[Collected data]
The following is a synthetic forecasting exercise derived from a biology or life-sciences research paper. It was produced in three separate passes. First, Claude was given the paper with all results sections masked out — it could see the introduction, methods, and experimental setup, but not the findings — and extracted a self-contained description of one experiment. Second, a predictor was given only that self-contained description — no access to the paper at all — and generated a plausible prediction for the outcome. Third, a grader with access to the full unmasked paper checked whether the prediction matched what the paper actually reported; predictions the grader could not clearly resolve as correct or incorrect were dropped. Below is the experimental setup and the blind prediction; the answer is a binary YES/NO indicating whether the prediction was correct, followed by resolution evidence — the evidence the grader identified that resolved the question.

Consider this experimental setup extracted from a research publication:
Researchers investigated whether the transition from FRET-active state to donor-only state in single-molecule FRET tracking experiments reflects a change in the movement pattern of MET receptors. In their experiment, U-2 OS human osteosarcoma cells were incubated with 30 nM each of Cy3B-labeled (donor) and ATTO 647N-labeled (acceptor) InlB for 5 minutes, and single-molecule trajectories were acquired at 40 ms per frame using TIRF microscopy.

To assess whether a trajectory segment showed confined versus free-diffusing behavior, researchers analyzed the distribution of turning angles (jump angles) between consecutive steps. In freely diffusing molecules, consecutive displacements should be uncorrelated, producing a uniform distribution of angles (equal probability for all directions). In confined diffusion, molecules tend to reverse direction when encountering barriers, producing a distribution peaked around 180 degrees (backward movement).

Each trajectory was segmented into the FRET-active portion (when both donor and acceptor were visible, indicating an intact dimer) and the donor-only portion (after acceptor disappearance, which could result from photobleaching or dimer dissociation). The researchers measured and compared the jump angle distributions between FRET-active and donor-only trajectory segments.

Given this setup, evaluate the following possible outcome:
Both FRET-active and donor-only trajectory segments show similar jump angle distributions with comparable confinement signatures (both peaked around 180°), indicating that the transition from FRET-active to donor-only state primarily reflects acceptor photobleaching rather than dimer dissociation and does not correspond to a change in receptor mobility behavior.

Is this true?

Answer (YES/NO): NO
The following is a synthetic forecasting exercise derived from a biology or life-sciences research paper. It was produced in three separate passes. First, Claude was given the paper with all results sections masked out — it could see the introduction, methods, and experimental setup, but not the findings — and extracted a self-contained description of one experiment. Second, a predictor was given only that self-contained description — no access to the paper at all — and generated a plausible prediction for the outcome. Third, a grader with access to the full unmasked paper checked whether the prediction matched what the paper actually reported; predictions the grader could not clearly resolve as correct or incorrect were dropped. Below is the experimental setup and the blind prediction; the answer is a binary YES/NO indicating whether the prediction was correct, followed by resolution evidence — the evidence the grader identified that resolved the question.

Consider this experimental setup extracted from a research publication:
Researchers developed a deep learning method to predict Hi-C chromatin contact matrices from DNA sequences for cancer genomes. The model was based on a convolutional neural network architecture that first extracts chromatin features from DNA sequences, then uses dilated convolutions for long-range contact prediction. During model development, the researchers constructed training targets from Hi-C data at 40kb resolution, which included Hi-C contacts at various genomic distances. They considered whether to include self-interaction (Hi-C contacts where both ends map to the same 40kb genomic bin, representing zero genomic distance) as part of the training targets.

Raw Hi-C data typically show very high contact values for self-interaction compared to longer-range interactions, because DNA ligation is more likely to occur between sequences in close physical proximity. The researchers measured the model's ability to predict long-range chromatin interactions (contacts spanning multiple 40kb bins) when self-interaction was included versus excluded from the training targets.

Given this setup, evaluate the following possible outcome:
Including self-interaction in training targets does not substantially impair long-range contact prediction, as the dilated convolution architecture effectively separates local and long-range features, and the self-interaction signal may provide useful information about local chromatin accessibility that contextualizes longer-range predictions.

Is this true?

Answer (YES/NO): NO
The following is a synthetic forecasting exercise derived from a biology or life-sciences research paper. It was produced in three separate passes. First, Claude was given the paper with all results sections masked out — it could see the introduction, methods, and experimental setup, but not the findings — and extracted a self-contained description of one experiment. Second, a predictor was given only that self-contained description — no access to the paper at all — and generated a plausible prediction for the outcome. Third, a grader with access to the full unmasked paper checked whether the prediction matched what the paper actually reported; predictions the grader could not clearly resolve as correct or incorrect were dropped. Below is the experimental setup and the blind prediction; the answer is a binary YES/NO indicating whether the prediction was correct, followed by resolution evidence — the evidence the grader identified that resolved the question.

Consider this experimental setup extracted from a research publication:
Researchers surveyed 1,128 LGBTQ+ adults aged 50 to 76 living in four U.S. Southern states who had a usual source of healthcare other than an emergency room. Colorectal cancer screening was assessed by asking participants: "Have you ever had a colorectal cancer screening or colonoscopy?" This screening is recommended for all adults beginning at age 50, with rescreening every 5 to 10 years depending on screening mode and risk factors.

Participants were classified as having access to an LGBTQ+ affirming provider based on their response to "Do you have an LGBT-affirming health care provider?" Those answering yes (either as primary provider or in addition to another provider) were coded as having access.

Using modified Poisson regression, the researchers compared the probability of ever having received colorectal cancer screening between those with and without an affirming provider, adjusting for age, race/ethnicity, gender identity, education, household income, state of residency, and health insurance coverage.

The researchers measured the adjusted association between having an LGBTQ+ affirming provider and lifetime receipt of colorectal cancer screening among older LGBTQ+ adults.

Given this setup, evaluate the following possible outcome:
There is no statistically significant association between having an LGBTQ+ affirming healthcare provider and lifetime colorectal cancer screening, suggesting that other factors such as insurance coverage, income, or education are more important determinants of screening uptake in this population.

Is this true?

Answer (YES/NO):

### What you should do:
Word for word, output the records that appear above.

### Solution below:
The following is a synthetic forecasting exercise derived from a biology or life-sciences research paper. It was produced in three separate passes. First, Claude was given the paper with all results sections masked out — it could see the introduction, methods, and experimental setup, but not the findings — and extracted a self-contained description of one experiment. Second, a predictor was given only that self-contained description — no access to the paper at all — and generated a plausible prediction for the outcome. Third, a grader with access to the full unmasked paper checked whether the prediction matched what the paper actually reported; predictions the grader could not clearly resolve as correct or incorrect were dropped. Below is the experimental setup and the blind prediction; the answer is a binary YES/NO indicating whether the prediction was correct, followed by resolution evidence — the evidence the grader identified that resolved the question.

Consider this experimental setup extracted from a research publication:
Researchers investigated whether the transition from FRET-active state to donor-only state in single-molecule FRET tracking experiments reflects a change in the movement pattern of MET receptors. In their experiment, U-2 OS human osteosarcoma cells were incubated with 30 nM each of Cy3B-labeled (donor) and ATTO 647N-labeled (acceptor) InlB for 5 minutes, and single-molecule trajectories were acquired at 40 ms per frame using TIRF microscopy.

To assess whether a trajectory segment showed confined versus free-diffusing behavior, researchers analyzed the distribution of turning angles (jump angles) between consecutive steps. In freely diffusing molecules, consecutive displacements should be uncorrelated, producing a uniform distribution of angles (equal probability for all directions). In confined diffusion, molecules tend to reverse direction when encountering barriers, producing a distribution peaked around 180 degrees (backward movement).

Each trajectory was segmented into the FRET-active portion (when both donor and acceptor were visible, indicating an intact dimer) and the donor-only portion (after acceptor disappearance, which could result from photobleaching or dimer dissociation). The researchers measured and compared the jump angle distributions between FRET-active and donor-only trajectory segments.

Given this setup, evaluate the following possible outcome:
Both FRET-active and donor-only trajectory segments show similar jump angle distributions with comparable confinement signatures (both peaked around 180°), indicating that the transition from FRET-active to donor-only state primarily reflects acceptor photobleaching rather than dimer dissociation and does not correspond to a change in receptor mobility behavior.

Is this true?

Answer (YES/NO): NO
The following is a synthetic forecasting exercise derived from a biology or life-sciences research paper. It was produced in three separate passes. First, Claude was given the paper with all results sections masked out — it could see the introduction, methods, and experimental setup, but not the findings — and extracted a self-contained description of one experiment. Second, a predictor was given only that self-contained description — no access to the paper at all — and generated a plausible prediction for the outcome. Third, a grader with access to the full unmasked paper checked whether the prediction matched what the paper actually reported; predictions the grader could not clearly resolve as correct or incorrect were dropped. Below is the experimental setup and the blind prediction; the answer is a binary YES/NO indicating whether the prediction was correct, followed by resolution evidence — the evidence the grader identified that resolved the question.

Consider this experimental setup extracted from a research publication:
Researchers developed a deep learning method to predict Hi-C chromatin contact matrices from DNA sequences for cancer genomes. The model was based on a convolutional neural network architecture that first extracts chromatin features from DNA sequences, then uses dilated convolutions for long-range contact prediction. During model development, the researchers constructed training targets from Hi-C data at 40kb resolution, which included Hi-C contacts at various genomic distances. They considered whether to include self-interaction (Hi-C contacts where both ends map to the same 40kb genomic bin, representing zero genomic distance) as part of the training targets.

Raw Hi-C data typically show very high contact values for self-interaction compared to longer-range interactions, because DNA ligation is more likely to occur between sequences in close physical proximity. The researchers measured the model's ability to predict long-range chromatin interactions (contacts spanning multiple 40kb bins) when self-interaction was included versus excluded from the training targets.

Given this setup, evaluate the following possible outcome:
Including self-interaction in training targets does not substantially impair long-range contact prediction, as the dilated convolution architecture effectively separates local and long-range features, and the self-interaction signal may provide useful information about local chromatin accessibility that contextualizes longer-range predictions.

Is this true?

Answer (YES/NO): NO
The following is a synthetic forecasting exercise derived from a biology or life-sciences research paper. It was produced in three separate passes. First, Claude was given the paper with all results sections masked out — it could see the introduction, methods, and experimental setup, but not the findings — and extracted a self-contained description of one experiment. Second, a predictor was given only that self-contained description — no access to the paper at all — and generated a plausible prediction for the outcome. Third, a grader with access to the full unmasked paper checked whether the prediction matched what the paper actually reported; predictions the grader could not clearly resolve as correct or incorrect were dropped. Below is the experimental setup and the blind prediction; the answer is a binary YES/NO indicating whether the prediction was correct, followed by resolution evidence — the evidence the grader identified that resolved the question.

Consider this experimental setup extracted from a research publication:
Researchers surveyed 1,128 LGBTQ+ adults aged 50 to 76 living in four U.S. Southern states who had a usual source of healthcare other than an emergency room. Colorectal cancer screening was assessed by asking participants: "Have you ever had a colorectal cancer screening or colonoscopy?" This screening is recommended for all adults beginning at age 50, with rescreening every 5 to 10 years depending on screening mode and risk factors.

Participants were classified as having access to an LGBTQ+ affirming provider based on their response to "Do you have an LGBT-affirming health care provider?" Those answering yes (either as primary provider or in addition to another provider) were coded as having access.

Using modified Poisson regression, the researchers compared the probability of ever having received colorectal cancer screening between those with and without an affirming provider, adjusting for age, race/ethnicity, gender identity, education, household income, state of residency, and health insurance coverage.

The researchers measured the adjusted association between having an LGBTQ+ affirming provider and lifetime receipt of colorectal cancer screening among older LGBTQ+ adults.

Given this setup, evaluate the following possible outcome:
There is no statistically significant association between having an LGBTQ+ affirming healthcare provider and lifetime colorectal cancer screening, suggesting that other factors such as insurance coverage, income, or education are more important determinants of screening uptake in this population.

Is this true?

Answer (YES/NO):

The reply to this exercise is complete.